The ecological niche concept has a revival interest under climate change, especially to study its impact on niche shift and/or conservatism. Here, we propose the Within Outlying Mean Indexes (WitOMI), which refines the Outlying Mean Index (OMI) analysis by using its properties in combination with the K-select analysis species marginality decomposition. The purpose is to decompose the ecological niche, into subniches associated to the experimental design, i.e. taking into account temporal or spatial subsets. WitOMI emphasizes the habitat conditions that contribute 1) to the definition of species’ niches using all available conditions and, at the same time, 2) to the delineation of species’ subniches according to given subsets of dates or sites.
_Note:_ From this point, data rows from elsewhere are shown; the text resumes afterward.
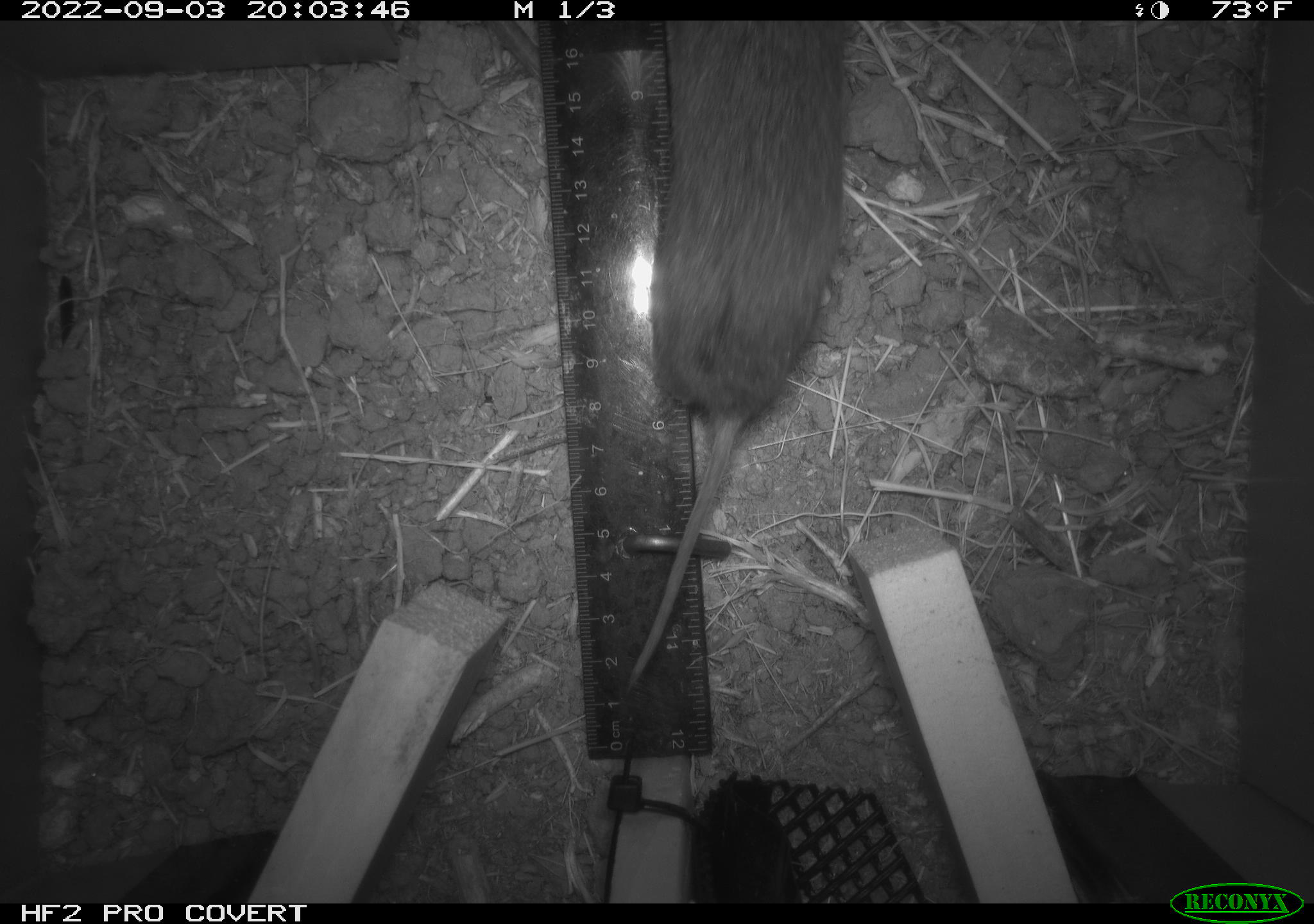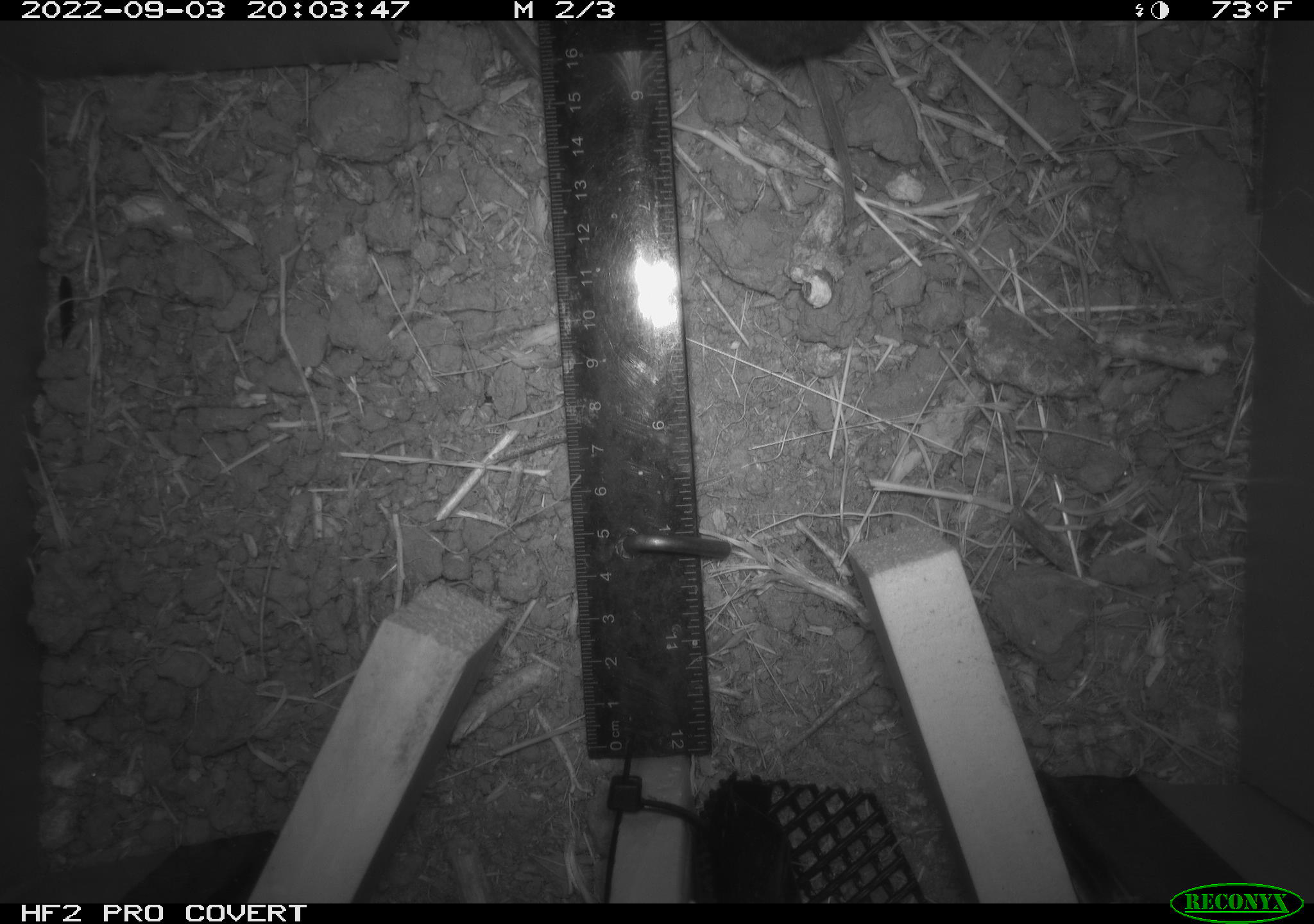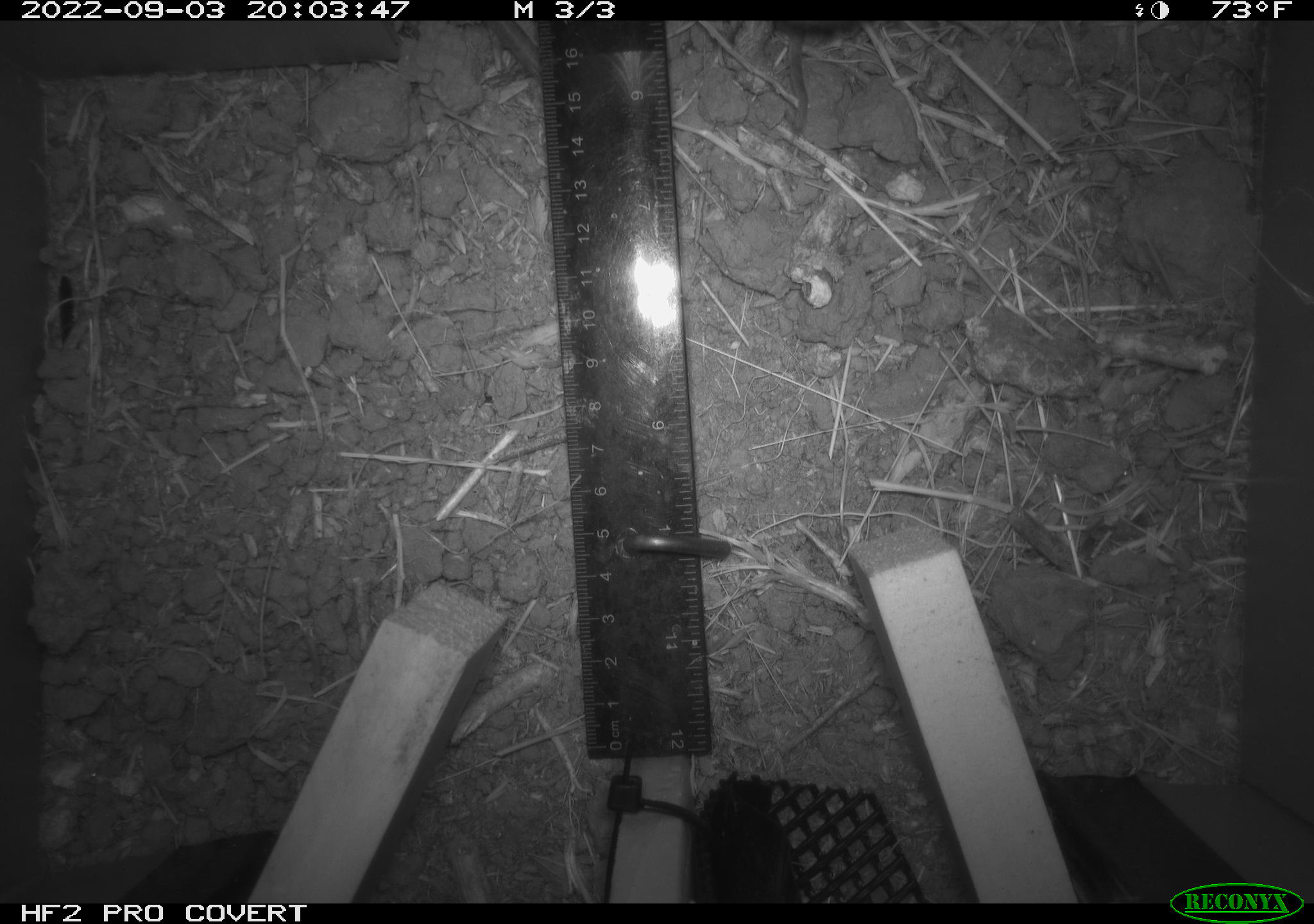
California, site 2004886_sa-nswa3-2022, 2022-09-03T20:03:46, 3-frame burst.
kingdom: Animalia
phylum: Chordata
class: Mammalia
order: Rodentia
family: Cricetidae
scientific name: Cricetidae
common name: hamsters, voles, lemmings, and allies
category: cricetidae family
Cricetidae family (hamsters, voles, lemmings, and allies) (Cricetidae).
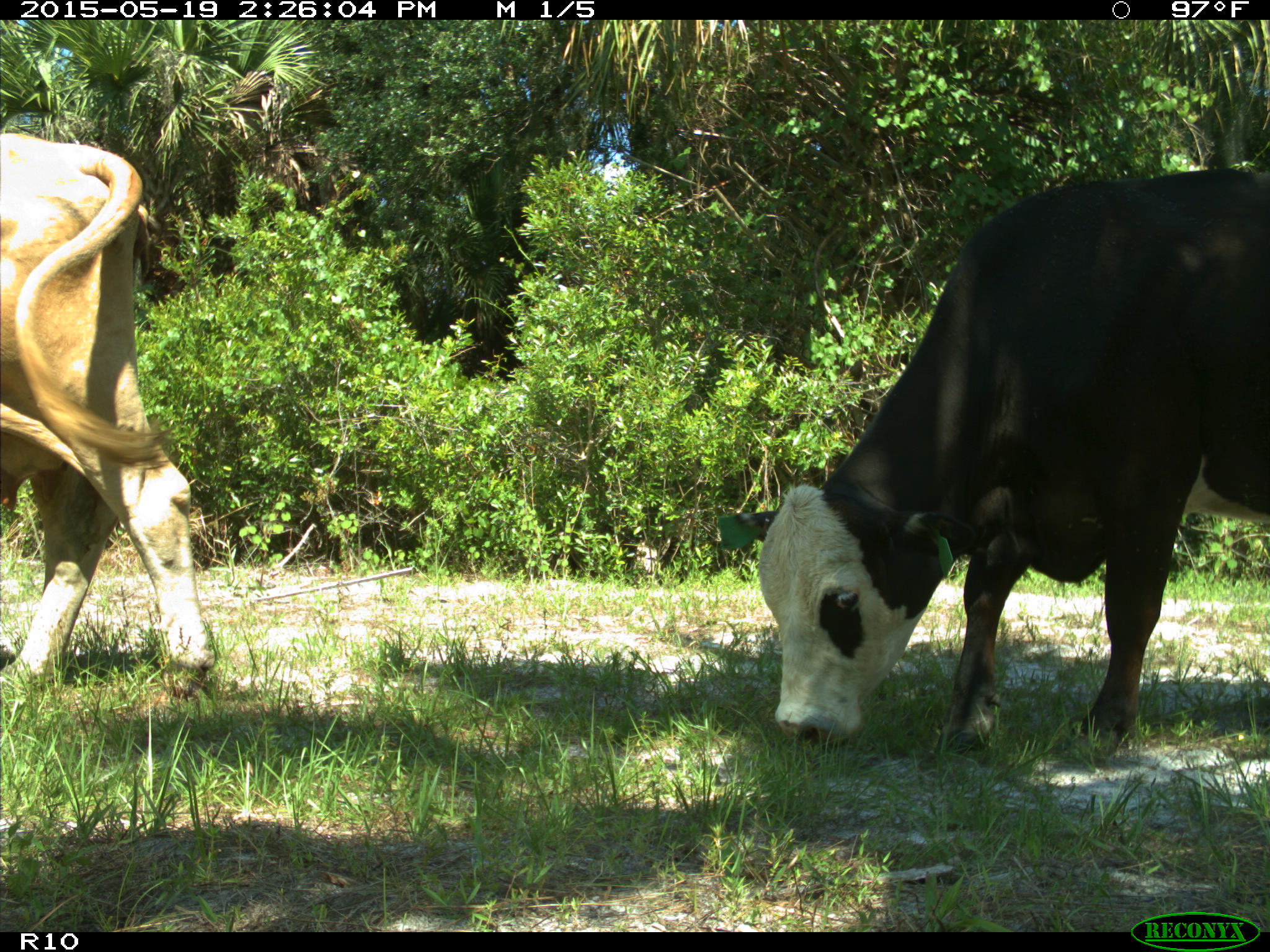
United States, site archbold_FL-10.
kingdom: Animalia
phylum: Chordata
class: Mammalia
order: Artiodactyla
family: Bovidae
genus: Bos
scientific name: Bos taurus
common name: domestic cow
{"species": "Bos taurus (domestic cow)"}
This latter aspect allows addressing niche dynamics by highlighting the influence of atypical habitat conditions on species at a given time or space. 3) Then, the biological constraint exerted on the species subniche becomes observable within the Euclidean space as the difference between the potential subniche and the realized subniche. We illustrate the decomposition of published OMI analysis, using spatial and temporal examples. The species assemblage’s subniches are comparable to the same environmental gradient, producing a more accurate and precise description of the assemblage niche distribution under climate change.